■ Consigne ■
Résumez en deux phrases l'extrait sur le film tourné au Maroc.

■ Extrait source ■
★ ★ ★ ★

Présenté samedi soir dans la section Spotlight, l’opus tourné au Maroc raconte l’histoire de Maria Angeles, une Espagnole de 79 ans qui vit seule à Tanger, où elle profite de sa ville et de son quotidien. La vie de Maria, rôle campé par la grande actrice espagnole Carmen Maura, bascule lorsque sa fille Clara (Marta Etura) arrive de Madrid pour vendre l’appartement dans lequel elle a toujours vécu. Déterminée à rester dans cette ville qui l’a vue grandir, elle met tout en œuvre pour garder sa maison et récupérer les objets d’une vie.
M. Touzani s’est déclarée « très émue par l’accueil d’un public réceptif à tous les questionnements que j’ai voulu poser à travers le personnage principal par rapport notamment à l’identité, à l’appartenance et à la vieillesse ». Au micro de la MAP, elle a fait savoir que le film, « tiré d’une histoire très intime et très personnelle », est dédié à sa grand-mère maternelle espagnole mariée à un Marocain.« J’ai vu l’attachement de ma grand-mère à sa ville Tanger et à ce Maroc qui était aussi son pays, ainsi que ses amis espagnols qui en étaient aussi tellement attachés qu’ils y sont restés jusqu’à leur dernier souffle », a confié la réalisatrice.

★ ★ ★ ★

Entrées de données collectées
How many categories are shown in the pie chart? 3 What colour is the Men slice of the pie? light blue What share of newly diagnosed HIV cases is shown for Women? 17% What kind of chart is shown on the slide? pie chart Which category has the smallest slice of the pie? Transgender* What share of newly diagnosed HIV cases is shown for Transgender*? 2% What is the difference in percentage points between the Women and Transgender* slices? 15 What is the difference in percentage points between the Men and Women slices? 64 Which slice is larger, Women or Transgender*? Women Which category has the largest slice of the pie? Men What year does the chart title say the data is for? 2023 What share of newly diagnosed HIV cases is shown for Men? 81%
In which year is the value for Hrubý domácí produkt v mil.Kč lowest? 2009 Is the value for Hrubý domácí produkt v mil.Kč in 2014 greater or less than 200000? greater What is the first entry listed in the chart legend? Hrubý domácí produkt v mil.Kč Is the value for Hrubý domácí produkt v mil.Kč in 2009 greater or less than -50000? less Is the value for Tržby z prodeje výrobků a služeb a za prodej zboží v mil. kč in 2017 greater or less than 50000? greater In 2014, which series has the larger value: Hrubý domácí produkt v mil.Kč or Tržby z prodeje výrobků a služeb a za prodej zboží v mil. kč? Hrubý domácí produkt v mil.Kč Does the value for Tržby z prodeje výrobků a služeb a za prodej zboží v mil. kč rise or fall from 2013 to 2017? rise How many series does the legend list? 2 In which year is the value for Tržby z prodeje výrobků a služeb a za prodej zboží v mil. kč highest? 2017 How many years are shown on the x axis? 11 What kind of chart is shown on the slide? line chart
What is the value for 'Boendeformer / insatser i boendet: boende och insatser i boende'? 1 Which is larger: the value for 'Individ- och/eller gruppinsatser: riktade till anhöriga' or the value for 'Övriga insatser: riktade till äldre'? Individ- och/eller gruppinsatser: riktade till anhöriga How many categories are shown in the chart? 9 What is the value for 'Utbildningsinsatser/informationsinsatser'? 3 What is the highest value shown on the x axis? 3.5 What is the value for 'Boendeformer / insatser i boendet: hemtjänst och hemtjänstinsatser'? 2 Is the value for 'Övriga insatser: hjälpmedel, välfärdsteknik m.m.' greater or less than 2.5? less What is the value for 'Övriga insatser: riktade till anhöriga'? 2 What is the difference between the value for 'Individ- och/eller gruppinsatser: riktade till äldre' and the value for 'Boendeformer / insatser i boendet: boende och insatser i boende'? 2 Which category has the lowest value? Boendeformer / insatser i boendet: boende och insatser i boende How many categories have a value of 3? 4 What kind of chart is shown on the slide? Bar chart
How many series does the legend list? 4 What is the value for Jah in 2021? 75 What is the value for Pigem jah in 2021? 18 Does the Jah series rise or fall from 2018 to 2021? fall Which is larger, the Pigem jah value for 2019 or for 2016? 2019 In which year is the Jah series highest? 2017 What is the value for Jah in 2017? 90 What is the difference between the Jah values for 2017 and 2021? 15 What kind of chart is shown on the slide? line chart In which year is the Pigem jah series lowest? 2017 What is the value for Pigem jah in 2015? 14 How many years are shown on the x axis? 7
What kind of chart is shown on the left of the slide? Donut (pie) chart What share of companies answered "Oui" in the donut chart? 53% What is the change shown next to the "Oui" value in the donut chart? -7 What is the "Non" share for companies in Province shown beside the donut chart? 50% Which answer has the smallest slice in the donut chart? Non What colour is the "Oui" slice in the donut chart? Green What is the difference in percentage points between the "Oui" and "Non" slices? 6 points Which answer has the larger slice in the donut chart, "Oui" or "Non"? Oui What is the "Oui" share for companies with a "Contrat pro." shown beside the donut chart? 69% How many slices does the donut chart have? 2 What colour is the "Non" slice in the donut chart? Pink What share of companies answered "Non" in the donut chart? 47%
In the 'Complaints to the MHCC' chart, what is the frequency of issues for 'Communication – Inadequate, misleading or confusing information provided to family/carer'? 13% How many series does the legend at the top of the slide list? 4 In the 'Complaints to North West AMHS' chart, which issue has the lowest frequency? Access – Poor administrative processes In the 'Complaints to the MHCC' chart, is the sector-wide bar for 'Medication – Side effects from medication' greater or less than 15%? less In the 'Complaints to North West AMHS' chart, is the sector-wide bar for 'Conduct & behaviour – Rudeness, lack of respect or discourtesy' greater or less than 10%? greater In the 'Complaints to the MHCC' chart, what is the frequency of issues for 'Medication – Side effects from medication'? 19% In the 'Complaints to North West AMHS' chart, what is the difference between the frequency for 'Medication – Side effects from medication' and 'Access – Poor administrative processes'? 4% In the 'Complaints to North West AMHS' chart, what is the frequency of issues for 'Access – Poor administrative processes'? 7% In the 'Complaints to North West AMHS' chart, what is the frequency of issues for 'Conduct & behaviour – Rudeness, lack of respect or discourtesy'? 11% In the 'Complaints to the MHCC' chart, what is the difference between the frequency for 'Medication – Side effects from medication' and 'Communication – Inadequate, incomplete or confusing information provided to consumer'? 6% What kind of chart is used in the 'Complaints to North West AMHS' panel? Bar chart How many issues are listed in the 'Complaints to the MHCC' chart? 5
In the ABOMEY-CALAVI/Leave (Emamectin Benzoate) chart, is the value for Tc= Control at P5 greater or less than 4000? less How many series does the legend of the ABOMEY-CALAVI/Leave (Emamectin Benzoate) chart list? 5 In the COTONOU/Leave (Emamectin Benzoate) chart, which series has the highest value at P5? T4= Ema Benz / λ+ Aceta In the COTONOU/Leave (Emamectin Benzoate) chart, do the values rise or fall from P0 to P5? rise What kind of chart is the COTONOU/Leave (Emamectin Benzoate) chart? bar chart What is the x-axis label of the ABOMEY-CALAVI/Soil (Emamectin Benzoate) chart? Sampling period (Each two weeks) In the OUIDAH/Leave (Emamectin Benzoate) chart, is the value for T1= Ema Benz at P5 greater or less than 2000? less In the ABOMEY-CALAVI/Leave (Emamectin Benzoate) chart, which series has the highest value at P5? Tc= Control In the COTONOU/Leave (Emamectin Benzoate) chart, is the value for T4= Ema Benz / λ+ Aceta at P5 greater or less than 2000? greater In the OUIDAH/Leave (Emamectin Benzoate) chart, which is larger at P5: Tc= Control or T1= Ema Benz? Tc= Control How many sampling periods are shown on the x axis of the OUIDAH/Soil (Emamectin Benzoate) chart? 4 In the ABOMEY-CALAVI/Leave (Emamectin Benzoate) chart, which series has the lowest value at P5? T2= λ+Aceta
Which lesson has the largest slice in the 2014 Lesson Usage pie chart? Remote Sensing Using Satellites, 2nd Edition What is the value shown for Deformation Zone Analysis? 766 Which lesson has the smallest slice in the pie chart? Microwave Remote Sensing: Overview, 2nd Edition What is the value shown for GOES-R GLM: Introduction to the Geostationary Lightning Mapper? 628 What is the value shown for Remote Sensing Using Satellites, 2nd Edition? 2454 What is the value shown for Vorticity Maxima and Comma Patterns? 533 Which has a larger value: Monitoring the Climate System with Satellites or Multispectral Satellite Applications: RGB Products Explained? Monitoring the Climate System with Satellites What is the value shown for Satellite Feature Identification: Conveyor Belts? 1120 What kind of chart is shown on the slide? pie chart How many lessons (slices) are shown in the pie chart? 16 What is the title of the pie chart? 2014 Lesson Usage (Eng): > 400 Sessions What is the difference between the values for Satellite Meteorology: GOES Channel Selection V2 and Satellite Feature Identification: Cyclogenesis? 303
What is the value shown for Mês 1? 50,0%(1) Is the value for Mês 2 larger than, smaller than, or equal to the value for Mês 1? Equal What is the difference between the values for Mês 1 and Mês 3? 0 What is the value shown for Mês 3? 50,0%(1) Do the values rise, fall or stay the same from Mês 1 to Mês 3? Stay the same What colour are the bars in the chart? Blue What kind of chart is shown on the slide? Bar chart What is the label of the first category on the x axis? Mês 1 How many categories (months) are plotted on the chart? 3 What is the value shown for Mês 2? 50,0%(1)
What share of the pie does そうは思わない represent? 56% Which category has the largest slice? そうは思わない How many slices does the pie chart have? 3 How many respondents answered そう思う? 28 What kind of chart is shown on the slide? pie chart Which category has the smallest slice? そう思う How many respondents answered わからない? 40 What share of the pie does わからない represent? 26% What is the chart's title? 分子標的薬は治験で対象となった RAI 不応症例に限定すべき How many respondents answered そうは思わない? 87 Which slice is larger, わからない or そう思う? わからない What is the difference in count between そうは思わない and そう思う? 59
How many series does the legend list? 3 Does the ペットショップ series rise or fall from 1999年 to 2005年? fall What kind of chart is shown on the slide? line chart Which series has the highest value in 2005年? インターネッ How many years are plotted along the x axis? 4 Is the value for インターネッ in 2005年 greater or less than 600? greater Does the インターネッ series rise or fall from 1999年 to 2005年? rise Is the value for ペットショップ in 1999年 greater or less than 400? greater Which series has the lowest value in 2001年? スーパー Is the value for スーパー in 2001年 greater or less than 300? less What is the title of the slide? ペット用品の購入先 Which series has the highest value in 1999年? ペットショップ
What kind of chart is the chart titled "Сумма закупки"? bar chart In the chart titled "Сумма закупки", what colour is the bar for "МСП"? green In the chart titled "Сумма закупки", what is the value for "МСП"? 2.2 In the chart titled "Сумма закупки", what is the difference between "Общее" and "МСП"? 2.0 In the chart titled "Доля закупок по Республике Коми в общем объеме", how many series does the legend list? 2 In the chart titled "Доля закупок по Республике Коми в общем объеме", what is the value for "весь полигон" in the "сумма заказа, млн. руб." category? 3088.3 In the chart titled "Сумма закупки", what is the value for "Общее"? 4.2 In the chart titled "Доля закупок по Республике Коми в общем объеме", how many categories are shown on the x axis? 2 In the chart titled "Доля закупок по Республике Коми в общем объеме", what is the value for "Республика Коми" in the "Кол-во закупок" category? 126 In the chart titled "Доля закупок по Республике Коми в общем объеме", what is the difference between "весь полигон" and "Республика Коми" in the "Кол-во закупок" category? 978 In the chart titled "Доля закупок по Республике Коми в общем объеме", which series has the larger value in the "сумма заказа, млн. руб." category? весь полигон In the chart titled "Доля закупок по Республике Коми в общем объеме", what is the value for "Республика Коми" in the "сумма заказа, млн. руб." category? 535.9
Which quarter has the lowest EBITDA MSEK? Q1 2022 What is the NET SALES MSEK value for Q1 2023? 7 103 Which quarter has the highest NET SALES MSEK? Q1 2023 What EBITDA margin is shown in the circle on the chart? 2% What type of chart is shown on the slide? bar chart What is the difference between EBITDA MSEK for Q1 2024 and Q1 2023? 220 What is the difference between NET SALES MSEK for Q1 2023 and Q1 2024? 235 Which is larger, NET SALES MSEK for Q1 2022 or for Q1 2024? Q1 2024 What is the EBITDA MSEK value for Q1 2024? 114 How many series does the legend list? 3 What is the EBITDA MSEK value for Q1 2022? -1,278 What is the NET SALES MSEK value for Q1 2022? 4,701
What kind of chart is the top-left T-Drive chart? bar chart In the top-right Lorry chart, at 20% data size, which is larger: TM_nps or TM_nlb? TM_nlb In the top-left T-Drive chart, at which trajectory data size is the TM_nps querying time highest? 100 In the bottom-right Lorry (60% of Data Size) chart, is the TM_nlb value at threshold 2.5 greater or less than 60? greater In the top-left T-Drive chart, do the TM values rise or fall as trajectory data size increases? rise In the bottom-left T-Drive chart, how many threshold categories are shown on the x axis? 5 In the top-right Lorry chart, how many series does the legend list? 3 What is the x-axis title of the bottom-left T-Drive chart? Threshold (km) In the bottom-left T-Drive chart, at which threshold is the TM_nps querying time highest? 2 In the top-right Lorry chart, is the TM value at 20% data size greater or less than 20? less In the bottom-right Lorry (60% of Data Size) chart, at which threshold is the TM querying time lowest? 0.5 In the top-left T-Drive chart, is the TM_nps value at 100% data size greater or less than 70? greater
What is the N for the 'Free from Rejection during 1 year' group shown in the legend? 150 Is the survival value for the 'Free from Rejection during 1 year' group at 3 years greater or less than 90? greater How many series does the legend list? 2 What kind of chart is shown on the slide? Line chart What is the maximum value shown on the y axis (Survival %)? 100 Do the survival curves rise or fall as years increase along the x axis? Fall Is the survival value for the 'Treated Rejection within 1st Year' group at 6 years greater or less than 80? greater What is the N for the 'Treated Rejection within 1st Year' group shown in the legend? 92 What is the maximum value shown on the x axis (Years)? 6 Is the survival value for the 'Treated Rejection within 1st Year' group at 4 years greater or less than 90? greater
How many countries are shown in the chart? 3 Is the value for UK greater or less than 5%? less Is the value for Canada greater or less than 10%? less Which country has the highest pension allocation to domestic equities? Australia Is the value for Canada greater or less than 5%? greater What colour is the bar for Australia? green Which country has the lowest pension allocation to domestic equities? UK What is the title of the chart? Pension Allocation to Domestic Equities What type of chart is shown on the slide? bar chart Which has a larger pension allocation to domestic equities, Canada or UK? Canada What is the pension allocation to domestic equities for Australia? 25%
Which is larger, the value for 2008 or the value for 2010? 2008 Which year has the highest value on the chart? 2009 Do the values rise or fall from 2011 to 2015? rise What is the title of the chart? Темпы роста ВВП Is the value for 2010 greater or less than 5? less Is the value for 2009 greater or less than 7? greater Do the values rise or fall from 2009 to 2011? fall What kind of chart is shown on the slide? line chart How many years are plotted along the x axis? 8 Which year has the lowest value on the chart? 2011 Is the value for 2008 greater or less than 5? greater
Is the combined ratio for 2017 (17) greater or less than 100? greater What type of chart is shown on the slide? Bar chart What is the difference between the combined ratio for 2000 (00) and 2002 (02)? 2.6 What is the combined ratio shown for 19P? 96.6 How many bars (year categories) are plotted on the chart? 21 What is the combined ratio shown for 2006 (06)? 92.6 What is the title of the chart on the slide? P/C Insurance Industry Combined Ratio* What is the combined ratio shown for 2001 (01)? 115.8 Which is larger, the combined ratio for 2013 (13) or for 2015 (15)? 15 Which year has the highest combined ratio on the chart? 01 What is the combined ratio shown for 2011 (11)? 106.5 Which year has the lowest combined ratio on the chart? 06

★ ★ ★ ★

■ Réponse de l'exercice ■
Présenté dans la section Spotlight, le film suit Maria Angeles, une Espagnole de 79 ans vivant seule à Tanger, qui fait tout pour garder son appartement lorsque sa fille Clara arrive de Madrid pour le vendre. La réalisatrice, M. Touzani, s'est dite très émue par l'accueil du public et a indiqué que ce film, tiré d'une histoire très intime et très personnelle, est dédié à sa grand-mère maternelle espagnole mariée à un Marocain.